Filmmaker Ritesh Batra might only be four films old but his filmography couldn’t be more impressive. After striking gold with his debut, The Lunchbox, one of the most beloved transnational Indian films, he ventured out to the world to work with some of the most iconic screen legends in history namely Charlotte Rambling in The Sense of an Ending and Robert Redford and Jane Fonda in the beautiful, Our Souls At Night – a love story, like The Lunchbox, that transcended peripheral barriers such as race and age.

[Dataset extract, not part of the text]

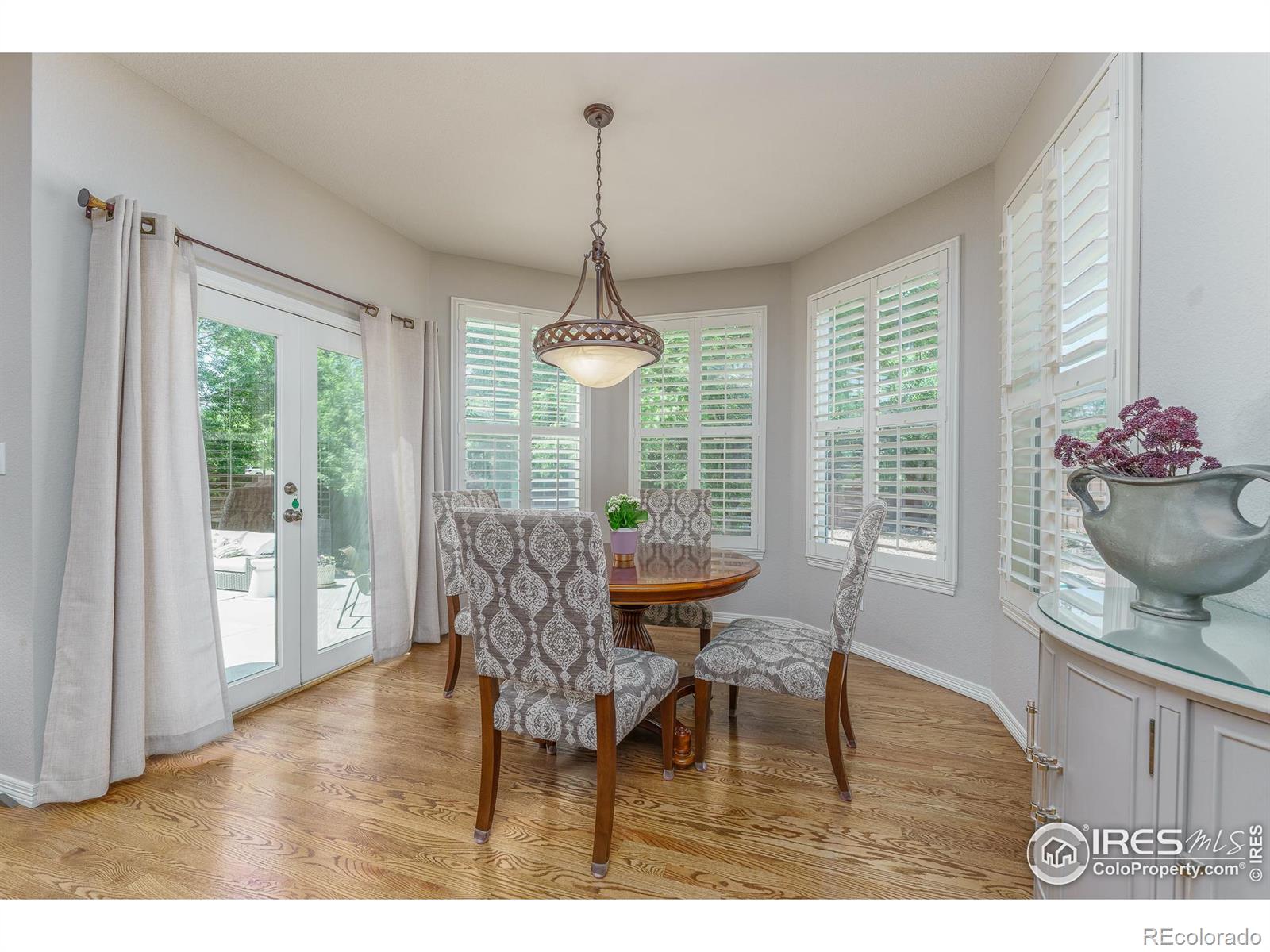 MLS Image #15 for 13951  brookside court,broomfield, Colorado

But Batra it seems couldn’t get past his first love and muse, Mumbai. He returns to it to do what he does best – tell us a simple story of two lost souls who find comfort in each other’s company in a maddening labyrinthine metropolitan. This sequel of sorts to The Lunchbox may not be as captivating but it’s just as warm, generous and deeply affecting.
Rafi (Nawazuddin Siddique) and Miloni (Sanya Malhotra in her most trenchant performance yet) are dejected everyday Indians – Miloni is miserable with her middle class existence while Rafi is one of India’s many thankless, faceless street vendors.

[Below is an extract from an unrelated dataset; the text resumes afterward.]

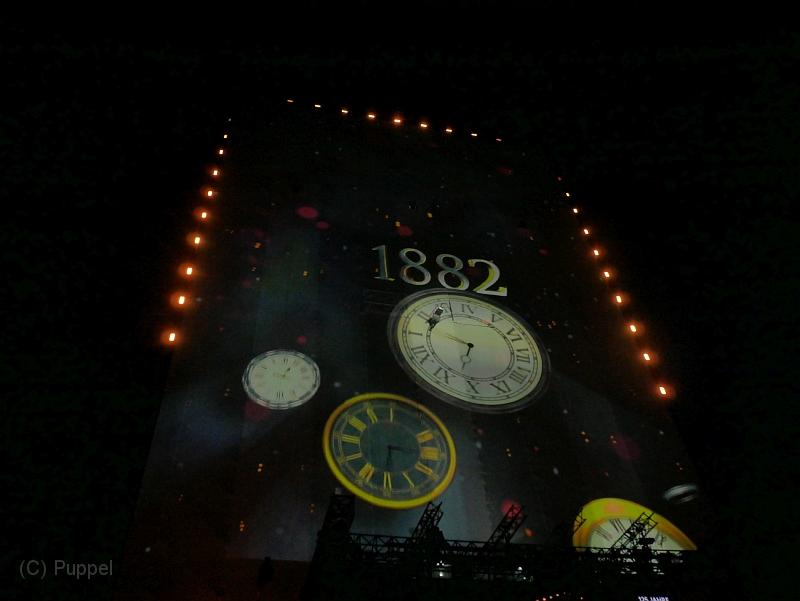 P2800101.JPG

Their meet-cute is aptly at the Gateway of India where Rafi, who takes photos of visitors at the historical monument, takes Miloni’s photograph and from then on, an unlikely symbiotic friendship blossoms between the two. He needs her to convince his visiting sansakari grandmother that they’re to be wed so she can stop pestering him while she needs him as an escape route from everything.

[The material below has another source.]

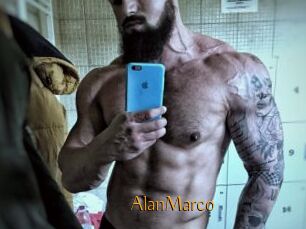 AlanMarco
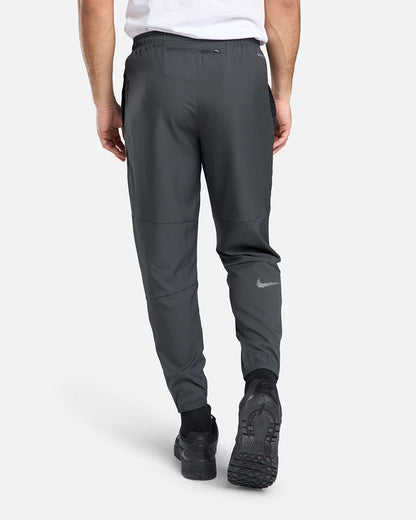 Pantalon Nike Running Challenger Flash - Gris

The funny, if not a bit derivative, scenario thankfully doesn’t drive the story, the characters do, making Photograph much less of a situation comedy than a gently told ethnography of Mumbaikaars captured on film.
Some scenes truthfully do drudge along but Batra injects enough humor, beauty and imagination including a moving (and surprisingly not-at-all jarring) spectral encounter to keep us fascinated.